Empty-seeming phrases like “love of the game” and “work ethic” get thrown around way too liberally on draft day, but there’s a kernel of truth in them. It takes long hours in the weight room and film room, and a certain amount of disregard for the physical punishment your body takes week in and week out during a season to make a career in the NFL, let alone to be a star.
“When Joey Harrington came out of Oregon, I’ll never forget sitting there and watching that tape and believing in him,” said Bryan Broaddus, a former scout and personnel executive with the Packers, Eagles, Jaguars, and Cowboys. “The mobility, the smarts, the accuracy, all those things. The Lions took him no. 3 overall, and I remember thinking, ‘This guy’s going to play for the long term.’ But I just don’t think Harrington really loved football.”
“I watched [cornerback] Justin Gilbert play in the Big 12 for three years,” said Miller. “He’s this 6-foot-tall, 200-pound corner that ran a 4.37, his three cone was sub-seven seconds, he was strong, and, athletically, he was everything you want.
“But Joe Thomas said it on Twitter. This is what happens when you don’t love football. It doesn’t matter how athletic you are, if you don’t love football, you’re not going to succeed.”
The amount of data that scouts and analysts have to consider before landing on a final grade is overwhelming. Perhaps the most difficult aspect of the entire undertaking is filtering out the noise and deciding what matters.
I talked to an NFL assistant coach who also has experience scouting, and he told me that it’s not uncommon for decision-makers, whether it’s the GM or head coach that’s responsible for filling out the draft card, to get swayed by the wrong people. Maybe they have a convincing or especially charismatic coach at a certain position.
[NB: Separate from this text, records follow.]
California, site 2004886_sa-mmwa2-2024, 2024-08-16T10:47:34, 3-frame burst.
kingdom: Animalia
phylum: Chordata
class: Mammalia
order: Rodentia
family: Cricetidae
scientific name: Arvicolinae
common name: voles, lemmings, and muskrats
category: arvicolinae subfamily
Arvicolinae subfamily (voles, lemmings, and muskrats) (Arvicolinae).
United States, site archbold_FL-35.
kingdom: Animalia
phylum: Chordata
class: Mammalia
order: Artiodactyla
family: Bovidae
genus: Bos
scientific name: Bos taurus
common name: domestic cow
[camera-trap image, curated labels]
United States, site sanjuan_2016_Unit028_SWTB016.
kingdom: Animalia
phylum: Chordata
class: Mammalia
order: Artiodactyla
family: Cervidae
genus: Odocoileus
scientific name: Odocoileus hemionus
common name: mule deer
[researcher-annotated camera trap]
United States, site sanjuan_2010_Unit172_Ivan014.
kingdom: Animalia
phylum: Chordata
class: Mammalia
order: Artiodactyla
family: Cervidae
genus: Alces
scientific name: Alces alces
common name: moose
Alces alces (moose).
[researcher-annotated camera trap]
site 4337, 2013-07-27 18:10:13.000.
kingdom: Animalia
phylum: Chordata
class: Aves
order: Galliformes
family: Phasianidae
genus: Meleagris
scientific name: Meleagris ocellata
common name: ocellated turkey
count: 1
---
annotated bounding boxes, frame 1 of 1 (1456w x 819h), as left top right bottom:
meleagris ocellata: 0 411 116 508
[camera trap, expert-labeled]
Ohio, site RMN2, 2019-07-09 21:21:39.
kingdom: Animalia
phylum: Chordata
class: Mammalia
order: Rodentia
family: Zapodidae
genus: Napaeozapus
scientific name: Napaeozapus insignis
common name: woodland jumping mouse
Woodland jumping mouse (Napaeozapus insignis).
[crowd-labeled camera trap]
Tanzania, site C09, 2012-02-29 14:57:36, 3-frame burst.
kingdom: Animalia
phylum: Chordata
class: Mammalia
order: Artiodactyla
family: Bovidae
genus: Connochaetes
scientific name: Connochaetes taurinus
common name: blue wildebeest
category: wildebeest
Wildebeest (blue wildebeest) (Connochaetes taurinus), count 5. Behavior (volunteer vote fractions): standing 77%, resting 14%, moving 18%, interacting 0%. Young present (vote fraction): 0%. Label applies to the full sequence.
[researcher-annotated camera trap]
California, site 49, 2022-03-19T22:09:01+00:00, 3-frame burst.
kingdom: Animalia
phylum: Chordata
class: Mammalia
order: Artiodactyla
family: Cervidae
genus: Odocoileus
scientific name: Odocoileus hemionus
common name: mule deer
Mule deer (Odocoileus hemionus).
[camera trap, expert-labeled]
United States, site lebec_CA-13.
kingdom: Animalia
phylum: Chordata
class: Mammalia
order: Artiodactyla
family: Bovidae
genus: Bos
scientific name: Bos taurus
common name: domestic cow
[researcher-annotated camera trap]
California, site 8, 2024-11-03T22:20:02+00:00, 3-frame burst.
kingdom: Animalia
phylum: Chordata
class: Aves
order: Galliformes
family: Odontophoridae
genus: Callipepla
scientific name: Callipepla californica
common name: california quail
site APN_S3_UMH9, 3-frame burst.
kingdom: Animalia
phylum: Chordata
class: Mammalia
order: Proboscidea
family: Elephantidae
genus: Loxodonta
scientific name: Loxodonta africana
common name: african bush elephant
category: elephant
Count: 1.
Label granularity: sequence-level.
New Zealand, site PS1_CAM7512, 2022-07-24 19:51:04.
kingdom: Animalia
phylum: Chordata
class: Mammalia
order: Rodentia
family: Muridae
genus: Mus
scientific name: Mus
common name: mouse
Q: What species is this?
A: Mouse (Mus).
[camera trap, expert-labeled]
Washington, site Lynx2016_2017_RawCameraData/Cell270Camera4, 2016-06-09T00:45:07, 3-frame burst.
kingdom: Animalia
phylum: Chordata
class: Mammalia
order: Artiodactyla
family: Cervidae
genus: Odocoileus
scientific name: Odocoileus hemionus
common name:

That coach is pounding the table for a guy he really likes, and that GM starts to think, “Maybe our scouts are wrong.” He trusts the coach, who may not have done nearly as much work on that player as the scouting department has, and that can alter the final evaluation.
Then there’s the opposite scenario. Maybe that GM falls in love with a guy who really doesn’t fit what the coaching staff wants. He tries to fit a round peg into a square hole.
The best draft decision-makers, this coach told me, are the ones who surround themselves with people they trust and are willing to listen to. When everyone’s on the same page, the system runs more smoothly. It doesn’t guarantee success, but it makes you less likely to end up with the next famous miss.